#### Extract to read:
——————————

Mike Hendrickson: So, you know, one of the things that I've heard a lot lately is performance, performance, performance and, you know, with all these different languages and all these different developer type people working on Mark Mail, are you at all concerned as you scale up to that billion messages about performance? That - how are you gonna address performance in the future if you get really big and really popular and you have a kazillion people using Mark Mail? Are you at all concerned about performance?
Jason Hunter: We'd better be. . .
Mike Hendrickson: Yeah.
Jason Hunter: . . .if we're gonna do it right.
Mike Hendrickson: Yeah.
Jason Hunter: The good part is, working at Mark Logic, this is - I've been there for five years and I've helped on these sites that make Mark Mail look small. So, it's not my first time building something that's substantial and it's kind of what Mark Logic does. Our customers do big, fast sites. That's what they're interested in doing, so I'm bringing all that experience in so that we've architected it from the beginning, assuming that scale. And, you know, it's that shared nothing architecture where we can just add new hardware to handle the load. The way Mark Logic works, if I have more data, I can add a data management machine. If there's more users, I can add a particular user management, it's a valuation machine.
So, these clusters can get very large and as I add more data, I know that I can do what we've done with our customers and as we add more users, I can do what we've done with our customers. So, it'll be a long time before we have more traffic than I'm used to dealing with in some of the customer deployments.

——————————

Rows from a spatial reasoning dataset:
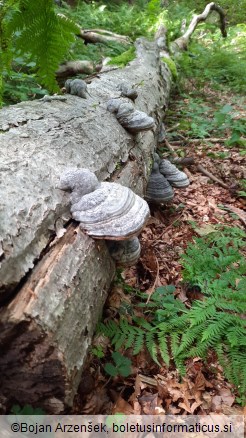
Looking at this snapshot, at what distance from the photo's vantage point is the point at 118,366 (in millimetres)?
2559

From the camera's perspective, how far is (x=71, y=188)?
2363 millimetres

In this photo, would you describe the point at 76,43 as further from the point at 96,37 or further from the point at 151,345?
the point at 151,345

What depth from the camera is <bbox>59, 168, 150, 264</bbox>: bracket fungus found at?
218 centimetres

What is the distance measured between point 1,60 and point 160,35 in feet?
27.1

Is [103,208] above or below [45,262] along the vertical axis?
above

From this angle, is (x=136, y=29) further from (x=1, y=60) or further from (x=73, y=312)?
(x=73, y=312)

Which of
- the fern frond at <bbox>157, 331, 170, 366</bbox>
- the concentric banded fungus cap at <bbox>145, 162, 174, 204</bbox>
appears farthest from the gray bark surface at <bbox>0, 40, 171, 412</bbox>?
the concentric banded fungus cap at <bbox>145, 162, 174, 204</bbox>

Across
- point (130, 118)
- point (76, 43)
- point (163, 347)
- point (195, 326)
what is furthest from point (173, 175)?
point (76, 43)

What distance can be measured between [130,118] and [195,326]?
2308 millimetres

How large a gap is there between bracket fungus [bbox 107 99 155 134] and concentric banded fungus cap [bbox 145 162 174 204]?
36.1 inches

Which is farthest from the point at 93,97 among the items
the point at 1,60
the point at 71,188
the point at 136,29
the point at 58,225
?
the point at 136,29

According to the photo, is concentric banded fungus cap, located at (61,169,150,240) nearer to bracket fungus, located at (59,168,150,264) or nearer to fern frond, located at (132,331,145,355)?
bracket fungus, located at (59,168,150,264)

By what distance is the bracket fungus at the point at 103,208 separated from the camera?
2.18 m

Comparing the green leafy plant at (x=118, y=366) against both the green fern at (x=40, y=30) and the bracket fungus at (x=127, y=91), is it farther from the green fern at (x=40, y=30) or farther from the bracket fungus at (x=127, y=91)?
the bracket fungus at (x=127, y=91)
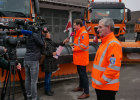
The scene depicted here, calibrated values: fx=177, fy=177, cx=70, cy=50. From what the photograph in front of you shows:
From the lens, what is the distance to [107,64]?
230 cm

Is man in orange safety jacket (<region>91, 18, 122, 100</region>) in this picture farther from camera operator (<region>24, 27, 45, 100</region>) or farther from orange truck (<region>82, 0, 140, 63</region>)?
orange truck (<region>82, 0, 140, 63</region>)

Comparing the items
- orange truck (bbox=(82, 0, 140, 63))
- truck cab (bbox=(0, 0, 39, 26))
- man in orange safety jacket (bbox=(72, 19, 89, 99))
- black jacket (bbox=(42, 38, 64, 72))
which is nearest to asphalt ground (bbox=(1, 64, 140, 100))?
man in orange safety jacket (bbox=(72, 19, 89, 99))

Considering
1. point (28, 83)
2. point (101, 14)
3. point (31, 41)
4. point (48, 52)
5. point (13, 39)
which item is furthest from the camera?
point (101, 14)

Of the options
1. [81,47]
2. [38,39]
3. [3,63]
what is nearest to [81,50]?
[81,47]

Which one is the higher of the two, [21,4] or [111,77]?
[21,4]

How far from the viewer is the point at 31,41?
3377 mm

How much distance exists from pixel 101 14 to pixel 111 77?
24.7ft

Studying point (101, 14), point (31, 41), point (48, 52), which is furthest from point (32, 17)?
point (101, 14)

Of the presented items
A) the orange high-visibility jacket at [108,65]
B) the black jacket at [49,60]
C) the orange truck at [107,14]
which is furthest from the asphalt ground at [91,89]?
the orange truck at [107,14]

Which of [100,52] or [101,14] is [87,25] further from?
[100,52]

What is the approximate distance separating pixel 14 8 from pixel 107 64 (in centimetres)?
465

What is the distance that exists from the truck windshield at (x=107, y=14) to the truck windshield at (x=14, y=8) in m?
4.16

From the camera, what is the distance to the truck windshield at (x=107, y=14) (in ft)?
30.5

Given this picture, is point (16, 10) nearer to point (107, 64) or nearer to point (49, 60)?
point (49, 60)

——————————

#### Written problem A:
In the Mark Mail interview, repeat the stretch from "Mike Hendrickson: So, you" through "concerned about performance?".
#### Written problem B:
According to the Mark Mail interview, how long has Jason Hunter been at Mark Logic?

#### Finished answer A:
Mike Hendrickson: So, you know, one of the things that I've heard a lot lately is performance, performance, performance and, you know, with all these different languages and all these different developer type people working on Mark Mail, are you at all concerned as you scale up to that billion messages about performance? That - how are you gonna address performance in the future if you get really big and really popular and you have a kazillion people using Mark Mail? Are you at all concerned about performance?

#### Finished answer B:
Five years.